2. Individuation processes entail an increasing reflexivity required of individuals to analyse and plan their own lives and conditions of experience and existence as they are brought more openly under the control of abstract forces, be they social and cultural, structural and bureaucratic. Technology is a major conduit or pathway of the processes of individualisation. ‘Designing’ or ‘inventing’ the self are useful practical characterisations of the individuating and intensifying consequences of higher technologies while the oft‐used term ‘hyperindividualism’ reflects the political and economical ‘deepening’ of this neo‐liberal project that universally privileges the sovereignty, autonomy and authority of the rational, self‐determining subject, even in its de‐centred, multiple or fragmented forms. For example, place‐based ‘community’ barter for self and social sustainability was eventually replaced by saving and depositing in the bank, whose objective/physical place and social space has more recently been dissolved by the ATM and credit card or BPay arrangements conducted electronically, increasingly in isolation from others, often at home, with ‘trusted’ but invisible expert others. Schools and universities are following the same pattern, thus providing the historical context for this case study of environmental education. Critique of this trajectory will locate the interrelated processes of abstraction, intensification and individualisation within the dominance of the commodity culture of industrial, now techno‐capitalism, much of whose life‘style’ and identity‐seeking imperatives I am concerned with in the interrogation of a ‘form of experience’ are often at odds with various versions of the ‘environment’ (Payne, Citation2000b).

3. See, for example Miah (Citation2000), Kenway & Nixon (Citation1999), Malbon (Citation1998), Blackman (Citation1998). With regard to virtual geographies and artificial natures, a prime concern of this essay about de‐centred postmodern subjects and natures, see the outstanding illustrative essay on shopping for nature in the mall by Jennifer Price (Citation1995).
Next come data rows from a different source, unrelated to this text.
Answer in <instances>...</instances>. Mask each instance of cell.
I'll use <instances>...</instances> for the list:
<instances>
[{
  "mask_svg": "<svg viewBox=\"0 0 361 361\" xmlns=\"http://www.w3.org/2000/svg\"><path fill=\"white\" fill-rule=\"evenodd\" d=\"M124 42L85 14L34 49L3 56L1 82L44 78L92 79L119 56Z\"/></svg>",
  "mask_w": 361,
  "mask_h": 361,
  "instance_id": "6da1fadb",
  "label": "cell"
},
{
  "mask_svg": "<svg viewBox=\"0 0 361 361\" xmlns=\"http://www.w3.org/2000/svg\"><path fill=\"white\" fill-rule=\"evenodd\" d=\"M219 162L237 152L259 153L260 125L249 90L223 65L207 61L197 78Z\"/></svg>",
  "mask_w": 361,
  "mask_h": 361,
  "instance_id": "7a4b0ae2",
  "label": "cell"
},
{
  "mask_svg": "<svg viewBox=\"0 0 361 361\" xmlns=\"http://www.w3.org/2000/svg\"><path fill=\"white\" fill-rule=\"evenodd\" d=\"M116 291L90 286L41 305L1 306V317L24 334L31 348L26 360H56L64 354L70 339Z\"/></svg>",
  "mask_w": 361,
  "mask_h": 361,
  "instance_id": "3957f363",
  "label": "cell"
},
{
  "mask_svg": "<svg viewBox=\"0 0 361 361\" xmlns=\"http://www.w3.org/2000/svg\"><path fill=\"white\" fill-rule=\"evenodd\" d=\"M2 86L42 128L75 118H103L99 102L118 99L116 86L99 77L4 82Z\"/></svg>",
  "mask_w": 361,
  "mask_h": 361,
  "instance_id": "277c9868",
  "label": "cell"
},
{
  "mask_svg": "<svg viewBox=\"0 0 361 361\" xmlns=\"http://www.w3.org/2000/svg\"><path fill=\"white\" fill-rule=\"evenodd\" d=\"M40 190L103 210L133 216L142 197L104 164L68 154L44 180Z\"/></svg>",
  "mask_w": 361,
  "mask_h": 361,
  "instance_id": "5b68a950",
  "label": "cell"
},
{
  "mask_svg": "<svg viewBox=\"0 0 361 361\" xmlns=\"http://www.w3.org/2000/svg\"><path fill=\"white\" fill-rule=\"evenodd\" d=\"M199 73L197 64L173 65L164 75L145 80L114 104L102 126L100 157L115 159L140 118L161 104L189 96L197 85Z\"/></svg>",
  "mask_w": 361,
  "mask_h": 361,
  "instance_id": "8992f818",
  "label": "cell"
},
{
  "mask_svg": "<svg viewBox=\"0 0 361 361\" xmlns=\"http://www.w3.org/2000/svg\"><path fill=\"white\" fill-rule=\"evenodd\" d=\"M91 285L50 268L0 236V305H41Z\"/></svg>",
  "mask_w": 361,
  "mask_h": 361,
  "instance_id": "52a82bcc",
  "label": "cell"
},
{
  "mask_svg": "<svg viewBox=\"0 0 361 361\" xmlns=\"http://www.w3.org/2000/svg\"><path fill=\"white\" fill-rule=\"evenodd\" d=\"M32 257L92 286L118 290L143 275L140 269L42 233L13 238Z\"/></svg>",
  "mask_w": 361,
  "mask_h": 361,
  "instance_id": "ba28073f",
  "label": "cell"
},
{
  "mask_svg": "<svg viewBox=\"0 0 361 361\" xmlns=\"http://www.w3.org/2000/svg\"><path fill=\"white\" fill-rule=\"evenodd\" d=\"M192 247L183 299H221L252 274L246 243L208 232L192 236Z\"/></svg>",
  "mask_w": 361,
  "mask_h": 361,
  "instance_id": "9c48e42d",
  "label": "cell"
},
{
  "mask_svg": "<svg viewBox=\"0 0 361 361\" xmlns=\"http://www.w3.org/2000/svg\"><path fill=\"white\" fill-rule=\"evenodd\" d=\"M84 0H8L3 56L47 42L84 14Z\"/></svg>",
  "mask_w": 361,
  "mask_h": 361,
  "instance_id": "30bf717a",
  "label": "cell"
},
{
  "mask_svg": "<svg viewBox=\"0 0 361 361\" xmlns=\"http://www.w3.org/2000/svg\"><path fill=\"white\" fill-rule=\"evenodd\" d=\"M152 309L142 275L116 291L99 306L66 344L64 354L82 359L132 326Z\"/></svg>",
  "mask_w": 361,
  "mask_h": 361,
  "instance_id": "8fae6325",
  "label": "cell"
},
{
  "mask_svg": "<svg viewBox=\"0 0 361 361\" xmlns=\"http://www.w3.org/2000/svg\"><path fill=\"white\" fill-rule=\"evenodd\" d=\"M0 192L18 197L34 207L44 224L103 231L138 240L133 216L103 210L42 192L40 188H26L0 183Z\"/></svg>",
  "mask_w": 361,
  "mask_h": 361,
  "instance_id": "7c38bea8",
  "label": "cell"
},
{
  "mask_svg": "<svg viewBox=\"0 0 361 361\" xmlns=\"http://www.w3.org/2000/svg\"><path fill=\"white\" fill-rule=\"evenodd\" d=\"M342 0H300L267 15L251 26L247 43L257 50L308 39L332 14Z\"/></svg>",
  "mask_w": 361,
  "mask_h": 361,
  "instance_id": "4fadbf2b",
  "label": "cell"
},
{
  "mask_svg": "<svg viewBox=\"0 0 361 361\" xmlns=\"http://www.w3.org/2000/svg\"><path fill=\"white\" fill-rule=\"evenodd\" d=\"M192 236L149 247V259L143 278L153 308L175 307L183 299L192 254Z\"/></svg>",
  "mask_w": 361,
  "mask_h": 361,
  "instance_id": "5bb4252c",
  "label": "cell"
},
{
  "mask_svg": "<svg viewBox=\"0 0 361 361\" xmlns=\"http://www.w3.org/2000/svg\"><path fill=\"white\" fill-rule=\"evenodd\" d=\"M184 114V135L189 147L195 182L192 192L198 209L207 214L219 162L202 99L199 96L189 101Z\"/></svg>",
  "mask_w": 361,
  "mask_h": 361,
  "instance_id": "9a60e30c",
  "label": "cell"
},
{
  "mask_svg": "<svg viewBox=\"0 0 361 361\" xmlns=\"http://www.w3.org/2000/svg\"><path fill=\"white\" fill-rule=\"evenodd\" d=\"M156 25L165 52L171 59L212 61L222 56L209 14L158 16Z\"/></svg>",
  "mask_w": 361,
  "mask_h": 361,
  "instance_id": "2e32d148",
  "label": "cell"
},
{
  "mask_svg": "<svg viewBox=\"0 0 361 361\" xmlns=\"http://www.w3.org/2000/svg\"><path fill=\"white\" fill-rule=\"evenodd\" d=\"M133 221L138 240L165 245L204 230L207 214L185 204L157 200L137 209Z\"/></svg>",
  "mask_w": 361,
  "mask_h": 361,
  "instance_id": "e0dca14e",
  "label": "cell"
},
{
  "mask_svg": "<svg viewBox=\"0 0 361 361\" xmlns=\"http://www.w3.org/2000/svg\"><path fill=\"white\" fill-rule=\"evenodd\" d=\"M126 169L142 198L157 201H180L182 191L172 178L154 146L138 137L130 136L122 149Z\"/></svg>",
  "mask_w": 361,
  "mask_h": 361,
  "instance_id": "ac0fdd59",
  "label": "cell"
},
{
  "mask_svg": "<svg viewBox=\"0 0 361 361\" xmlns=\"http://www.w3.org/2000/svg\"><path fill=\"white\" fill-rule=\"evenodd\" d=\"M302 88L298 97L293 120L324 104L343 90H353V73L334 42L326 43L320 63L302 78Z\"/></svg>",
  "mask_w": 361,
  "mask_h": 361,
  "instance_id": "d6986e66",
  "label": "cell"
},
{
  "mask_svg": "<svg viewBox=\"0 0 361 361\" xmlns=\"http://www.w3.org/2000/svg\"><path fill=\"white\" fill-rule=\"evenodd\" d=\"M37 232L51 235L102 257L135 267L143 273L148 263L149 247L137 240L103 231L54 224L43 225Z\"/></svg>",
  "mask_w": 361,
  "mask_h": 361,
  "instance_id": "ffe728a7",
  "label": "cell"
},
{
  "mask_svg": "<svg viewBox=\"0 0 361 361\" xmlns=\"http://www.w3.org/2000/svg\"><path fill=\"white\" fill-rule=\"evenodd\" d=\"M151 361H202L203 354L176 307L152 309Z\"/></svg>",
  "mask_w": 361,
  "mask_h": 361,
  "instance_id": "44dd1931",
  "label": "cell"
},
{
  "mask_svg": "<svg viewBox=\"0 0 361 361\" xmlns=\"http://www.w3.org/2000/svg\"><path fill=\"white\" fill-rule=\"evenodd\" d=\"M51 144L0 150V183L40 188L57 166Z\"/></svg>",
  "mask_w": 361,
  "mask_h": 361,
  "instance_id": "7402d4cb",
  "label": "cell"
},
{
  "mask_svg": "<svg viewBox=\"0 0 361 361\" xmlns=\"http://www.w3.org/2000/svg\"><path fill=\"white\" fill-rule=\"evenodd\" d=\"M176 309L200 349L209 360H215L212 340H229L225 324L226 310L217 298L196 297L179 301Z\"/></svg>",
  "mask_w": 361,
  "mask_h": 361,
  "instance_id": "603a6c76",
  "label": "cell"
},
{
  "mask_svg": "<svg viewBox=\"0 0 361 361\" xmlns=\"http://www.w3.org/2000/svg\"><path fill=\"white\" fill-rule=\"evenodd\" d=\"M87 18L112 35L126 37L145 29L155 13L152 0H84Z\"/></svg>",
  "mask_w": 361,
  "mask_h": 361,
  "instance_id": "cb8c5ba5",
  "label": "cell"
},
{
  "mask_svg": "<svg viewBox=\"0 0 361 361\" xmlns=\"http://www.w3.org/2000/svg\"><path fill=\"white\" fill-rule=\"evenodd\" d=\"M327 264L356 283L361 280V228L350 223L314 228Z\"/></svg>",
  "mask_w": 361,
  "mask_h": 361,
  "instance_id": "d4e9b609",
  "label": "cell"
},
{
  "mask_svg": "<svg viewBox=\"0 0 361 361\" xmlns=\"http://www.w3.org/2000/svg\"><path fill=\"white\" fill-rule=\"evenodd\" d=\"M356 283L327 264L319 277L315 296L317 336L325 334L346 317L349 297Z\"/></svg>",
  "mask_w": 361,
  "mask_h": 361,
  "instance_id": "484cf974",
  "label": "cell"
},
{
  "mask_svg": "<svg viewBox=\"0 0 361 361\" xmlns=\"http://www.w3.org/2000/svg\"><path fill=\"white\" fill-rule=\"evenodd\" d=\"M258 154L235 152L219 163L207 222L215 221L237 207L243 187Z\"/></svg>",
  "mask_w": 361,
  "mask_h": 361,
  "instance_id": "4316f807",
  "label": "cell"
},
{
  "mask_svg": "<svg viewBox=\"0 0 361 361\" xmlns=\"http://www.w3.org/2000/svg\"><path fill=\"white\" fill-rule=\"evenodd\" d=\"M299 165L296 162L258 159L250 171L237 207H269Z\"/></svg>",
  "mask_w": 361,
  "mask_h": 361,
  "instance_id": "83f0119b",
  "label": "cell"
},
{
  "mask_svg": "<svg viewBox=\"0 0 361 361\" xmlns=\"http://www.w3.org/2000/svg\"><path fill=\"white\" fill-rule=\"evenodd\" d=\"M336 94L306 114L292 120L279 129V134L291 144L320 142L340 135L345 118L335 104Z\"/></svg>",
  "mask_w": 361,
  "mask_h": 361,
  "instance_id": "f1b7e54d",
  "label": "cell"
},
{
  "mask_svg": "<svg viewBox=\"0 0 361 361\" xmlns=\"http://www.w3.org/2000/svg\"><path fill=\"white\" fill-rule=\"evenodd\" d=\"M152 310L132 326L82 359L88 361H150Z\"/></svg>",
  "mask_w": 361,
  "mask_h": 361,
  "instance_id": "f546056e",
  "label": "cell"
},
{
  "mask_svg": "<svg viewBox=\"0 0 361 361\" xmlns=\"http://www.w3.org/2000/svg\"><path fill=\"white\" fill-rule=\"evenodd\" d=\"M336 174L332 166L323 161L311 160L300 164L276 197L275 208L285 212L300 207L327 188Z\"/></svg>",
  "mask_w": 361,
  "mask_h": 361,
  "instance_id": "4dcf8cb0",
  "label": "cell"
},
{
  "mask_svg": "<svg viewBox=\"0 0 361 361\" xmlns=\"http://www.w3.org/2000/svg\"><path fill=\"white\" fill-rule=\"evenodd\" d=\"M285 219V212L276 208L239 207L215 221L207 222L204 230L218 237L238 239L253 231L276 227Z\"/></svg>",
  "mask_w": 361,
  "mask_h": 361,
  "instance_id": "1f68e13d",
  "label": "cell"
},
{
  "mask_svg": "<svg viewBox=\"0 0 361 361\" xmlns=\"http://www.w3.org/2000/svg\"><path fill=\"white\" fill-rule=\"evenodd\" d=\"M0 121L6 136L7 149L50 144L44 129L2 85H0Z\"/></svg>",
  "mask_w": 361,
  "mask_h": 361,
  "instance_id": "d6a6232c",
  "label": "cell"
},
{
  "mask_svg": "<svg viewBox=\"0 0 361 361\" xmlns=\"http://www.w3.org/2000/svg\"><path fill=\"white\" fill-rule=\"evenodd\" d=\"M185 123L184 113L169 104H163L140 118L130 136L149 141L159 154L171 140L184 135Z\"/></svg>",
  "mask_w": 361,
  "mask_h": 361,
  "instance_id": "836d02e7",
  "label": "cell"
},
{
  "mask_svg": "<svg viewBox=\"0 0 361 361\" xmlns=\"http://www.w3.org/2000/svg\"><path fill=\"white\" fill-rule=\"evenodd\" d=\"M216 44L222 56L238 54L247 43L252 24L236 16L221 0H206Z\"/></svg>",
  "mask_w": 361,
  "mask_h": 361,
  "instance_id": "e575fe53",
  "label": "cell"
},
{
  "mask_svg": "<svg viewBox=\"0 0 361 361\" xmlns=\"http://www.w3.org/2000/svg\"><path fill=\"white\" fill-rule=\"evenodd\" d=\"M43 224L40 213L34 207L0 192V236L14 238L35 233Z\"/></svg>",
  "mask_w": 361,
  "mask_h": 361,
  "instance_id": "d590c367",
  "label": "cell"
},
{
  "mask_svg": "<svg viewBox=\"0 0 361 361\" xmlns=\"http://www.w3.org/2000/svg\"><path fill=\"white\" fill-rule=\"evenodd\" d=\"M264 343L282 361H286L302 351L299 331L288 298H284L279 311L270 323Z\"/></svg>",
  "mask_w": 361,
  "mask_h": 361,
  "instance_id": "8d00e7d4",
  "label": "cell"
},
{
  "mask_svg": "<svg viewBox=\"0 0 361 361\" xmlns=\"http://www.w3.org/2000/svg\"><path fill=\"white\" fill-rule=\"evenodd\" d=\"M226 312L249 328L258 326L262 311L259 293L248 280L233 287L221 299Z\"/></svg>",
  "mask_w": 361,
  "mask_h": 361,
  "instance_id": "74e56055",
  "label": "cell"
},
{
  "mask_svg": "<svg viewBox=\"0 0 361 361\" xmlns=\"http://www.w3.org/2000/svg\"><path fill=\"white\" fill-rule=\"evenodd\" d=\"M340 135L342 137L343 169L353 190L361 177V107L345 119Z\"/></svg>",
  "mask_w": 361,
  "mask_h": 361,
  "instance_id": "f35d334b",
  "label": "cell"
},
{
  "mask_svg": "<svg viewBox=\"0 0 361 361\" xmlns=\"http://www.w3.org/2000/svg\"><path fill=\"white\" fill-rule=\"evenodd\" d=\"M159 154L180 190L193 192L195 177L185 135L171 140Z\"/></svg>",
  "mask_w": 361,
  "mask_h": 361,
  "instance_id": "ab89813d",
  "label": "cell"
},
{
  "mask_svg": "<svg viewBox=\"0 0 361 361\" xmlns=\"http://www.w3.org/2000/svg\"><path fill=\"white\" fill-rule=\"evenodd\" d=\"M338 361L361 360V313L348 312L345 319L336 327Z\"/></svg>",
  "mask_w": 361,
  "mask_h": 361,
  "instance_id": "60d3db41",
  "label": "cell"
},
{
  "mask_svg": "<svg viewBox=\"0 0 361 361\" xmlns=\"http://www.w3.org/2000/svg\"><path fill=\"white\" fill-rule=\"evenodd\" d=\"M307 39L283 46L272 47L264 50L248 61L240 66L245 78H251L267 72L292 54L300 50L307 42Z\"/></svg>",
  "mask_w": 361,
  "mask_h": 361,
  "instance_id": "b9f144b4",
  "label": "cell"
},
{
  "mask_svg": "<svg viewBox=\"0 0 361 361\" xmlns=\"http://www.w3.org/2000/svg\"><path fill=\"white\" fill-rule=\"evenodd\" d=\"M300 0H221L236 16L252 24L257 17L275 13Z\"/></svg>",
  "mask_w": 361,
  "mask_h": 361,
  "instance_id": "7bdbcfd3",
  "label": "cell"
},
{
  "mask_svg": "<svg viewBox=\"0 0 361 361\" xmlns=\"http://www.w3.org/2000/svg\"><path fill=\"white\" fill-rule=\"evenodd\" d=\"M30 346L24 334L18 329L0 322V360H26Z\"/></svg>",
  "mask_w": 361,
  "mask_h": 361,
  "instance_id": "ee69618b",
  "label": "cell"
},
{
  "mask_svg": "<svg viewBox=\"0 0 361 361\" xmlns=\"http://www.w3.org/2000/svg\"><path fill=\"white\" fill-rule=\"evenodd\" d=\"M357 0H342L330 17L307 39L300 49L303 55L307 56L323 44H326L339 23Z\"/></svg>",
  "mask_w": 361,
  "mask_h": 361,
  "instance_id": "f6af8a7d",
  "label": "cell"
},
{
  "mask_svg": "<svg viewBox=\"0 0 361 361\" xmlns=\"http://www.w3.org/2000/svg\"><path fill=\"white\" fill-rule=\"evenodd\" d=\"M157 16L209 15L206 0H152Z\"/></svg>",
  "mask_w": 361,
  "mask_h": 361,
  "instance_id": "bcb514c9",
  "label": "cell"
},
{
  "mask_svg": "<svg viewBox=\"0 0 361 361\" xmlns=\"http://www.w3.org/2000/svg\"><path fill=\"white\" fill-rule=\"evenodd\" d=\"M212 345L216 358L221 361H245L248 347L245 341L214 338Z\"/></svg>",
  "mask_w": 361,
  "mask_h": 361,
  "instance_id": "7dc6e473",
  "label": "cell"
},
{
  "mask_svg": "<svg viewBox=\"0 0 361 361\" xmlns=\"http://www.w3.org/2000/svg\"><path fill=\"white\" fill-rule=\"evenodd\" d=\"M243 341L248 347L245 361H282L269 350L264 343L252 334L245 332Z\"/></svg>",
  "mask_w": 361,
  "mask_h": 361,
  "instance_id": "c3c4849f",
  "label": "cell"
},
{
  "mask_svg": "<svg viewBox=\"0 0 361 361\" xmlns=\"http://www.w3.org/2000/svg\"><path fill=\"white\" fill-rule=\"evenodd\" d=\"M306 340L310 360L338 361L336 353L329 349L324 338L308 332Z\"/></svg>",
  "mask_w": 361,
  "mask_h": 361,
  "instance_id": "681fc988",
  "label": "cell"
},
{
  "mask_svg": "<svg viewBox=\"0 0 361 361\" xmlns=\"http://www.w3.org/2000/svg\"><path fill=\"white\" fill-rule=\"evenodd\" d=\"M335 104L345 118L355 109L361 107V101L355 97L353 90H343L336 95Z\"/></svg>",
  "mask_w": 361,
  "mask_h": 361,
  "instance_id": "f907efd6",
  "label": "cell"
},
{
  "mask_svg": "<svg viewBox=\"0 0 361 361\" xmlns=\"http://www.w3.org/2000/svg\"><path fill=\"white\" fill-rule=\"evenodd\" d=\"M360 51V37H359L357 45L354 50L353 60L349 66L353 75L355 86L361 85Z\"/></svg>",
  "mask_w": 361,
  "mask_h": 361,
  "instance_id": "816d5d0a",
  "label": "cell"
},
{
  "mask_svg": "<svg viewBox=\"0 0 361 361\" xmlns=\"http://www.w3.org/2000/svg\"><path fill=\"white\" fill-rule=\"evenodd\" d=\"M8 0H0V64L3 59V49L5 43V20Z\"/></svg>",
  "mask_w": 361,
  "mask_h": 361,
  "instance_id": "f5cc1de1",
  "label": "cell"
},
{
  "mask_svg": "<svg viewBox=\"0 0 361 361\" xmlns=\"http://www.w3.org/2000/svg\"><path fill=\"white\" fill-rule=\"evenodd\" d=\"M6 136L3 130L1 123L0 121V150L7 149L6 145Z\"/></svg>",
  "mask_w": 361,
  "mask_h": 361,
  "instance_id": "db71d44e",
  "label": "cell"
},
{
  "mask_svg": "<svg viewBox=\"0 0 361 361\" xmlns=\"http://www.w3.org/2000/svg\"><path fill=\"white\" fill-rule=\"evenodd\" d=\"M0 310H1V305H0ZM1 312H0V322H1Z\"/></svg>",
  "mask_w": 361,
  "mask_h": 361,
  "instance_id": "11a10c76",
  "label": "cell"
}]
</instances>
4. The discourse of environmental education is marked by a fairly prickly debate about the (allegedly) coercive nature of educational practices for the environment. Paradoxically, there are deafening silences about learners ‘having to do’ a range of tasks, such as ‘using’ a computer, being timetabled to do so, or even having to purchase one. Perhaps ICT are uncontroversial and politically (economically/vocational) ‘correct’, a presumption this study challenges, particularly for advocates of the ‘freedom to choose’ ‘educational’ imperative that also licenses the allegation of the coercive nature of education for the environment.